• **Problem statement**
Please copy the passage on defense simulation firms, starting at the words "Lockheed Martin, the" and ending after "shrinking defense budgets.", and swap "late 2011" for "the final months of 2011".

The easiest path to that business? Go out and buy a civilian simulation arm.

In 2012, L-3 acquired Thales’ civil training and simulation business. L-3 had been keeping an eye on that part of the market for some time, said Leonard Genna, president of L-3 Link Systems.

“We’ve been following that industry for some period of time and looking for the right opportunity,” Genna said. “We were looking for a big one. You look at Thales and they had been a key player. … DoD is potentially down, so everyone is looking at international and civil as growth.

“The positive is that it’s based on demand,” Genna said. “As airlines buy new airplanes, they’re going to need to buy a new product [training equipment]. The demand is there. The question is, can companies in the business provide a quality device at a competitive price? That’s the challenge.”

The military training and simulation community relies heavily on advances in the civilian world, and acquiring a civilian firm can address missing capabilities.

“We had some gaps in our military business where we were looking to the industry partners to do that,” Genna said. “We now have some of those gaps filled, with having a full flight simulator capability as well.”

Lockheed Martin, the largest defense contractor in the world, purchased Sim-Industries, a Dutch civilian simulation firm, in late 2011. That move gave the company’s simulation arm a new market while offsetting potential shrinking defense budgets.

“Defense budgets are certainly a consideration,” said Chester Kennedy, Lockheed’s vice president and chief engineer for Training and Logistics Solutions. “But we’re always looking for where the growth is occurring and where we see a need for training devices and services, and the commercial aviation space is one.”

Adding a group with civil experience has helped inform how Lockheed’s defense training business moves forward.

“We’re also getting synergies from the agility of that small business and observing how they were able to do things, in some ways, quicker and for lower cost points than we were able to do inside Lockheed,” Kennedy said. “So we want to learn from them, and we want to pull those lessons learned across our portfolio.”

Absorbing experience from outside the defense realm can benefit defense training and simulation firms in other ways.

“It’s not an easy transition, to be a government contractor that chases RFPs [requests for proposals] that come out of the military, to turn that around and now become someone who sells to the civil environment,” said Thomas Baptiste, a retired Air Force lieutenant general who is now president and executive director of the National Center for Simulation in Orlando, Fla.

• **Extracted information**
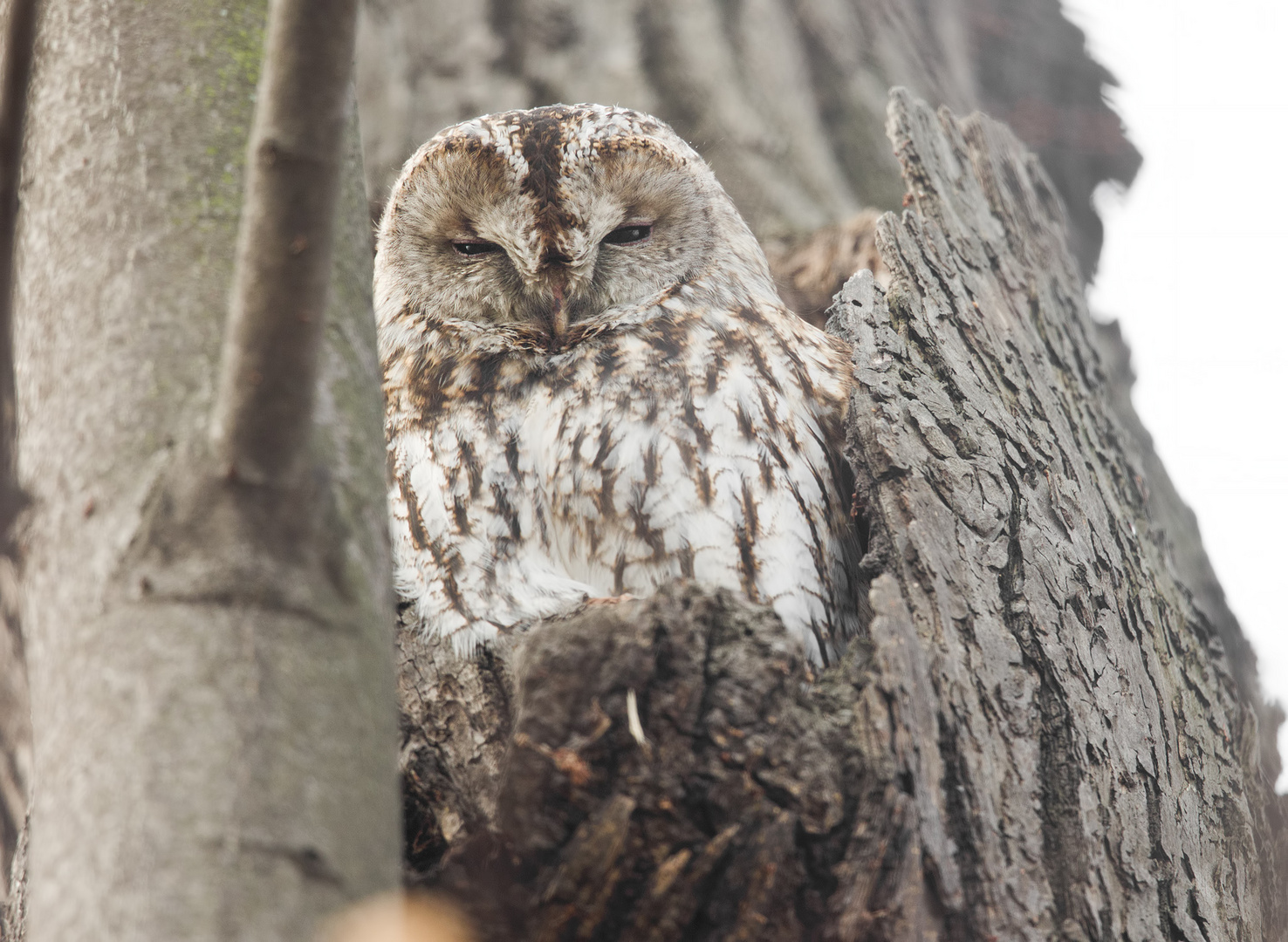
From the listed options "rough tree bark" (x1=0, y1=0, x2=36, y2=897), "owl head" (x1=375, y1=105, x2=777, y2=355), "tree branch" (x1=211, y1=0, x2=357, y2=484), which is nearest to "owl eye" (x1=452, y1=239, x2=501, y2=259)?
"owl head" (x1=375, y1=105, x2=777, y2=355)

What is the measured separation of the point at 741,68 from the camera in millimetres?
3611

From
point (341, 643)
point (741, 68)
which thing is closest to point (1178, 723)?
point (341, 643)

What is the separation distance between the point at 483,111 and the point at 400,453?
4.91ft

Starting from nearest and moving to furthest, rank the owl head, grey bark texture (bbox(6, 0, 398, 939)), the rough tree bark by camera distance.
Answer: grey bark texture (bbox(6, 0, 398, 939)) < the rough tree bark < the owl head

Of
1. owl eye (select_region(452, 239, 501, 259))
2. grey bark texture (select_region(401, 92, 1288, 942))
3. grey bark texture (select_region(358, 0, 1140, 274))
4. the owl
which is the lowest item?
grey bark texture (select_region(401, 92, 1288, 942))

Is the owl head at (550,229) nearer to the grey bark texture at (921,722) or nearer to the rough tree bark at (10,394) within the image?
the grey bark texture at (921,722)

• **Reply to the exercise**
Lockheed Martin, the largest defense contractor in the world, purchased Sim-Industries, a Dutch civilian simulation firm, in the final months of 2011. That move gave the company’s simulation arm a new market while offsetting potential shrinking defense budgets.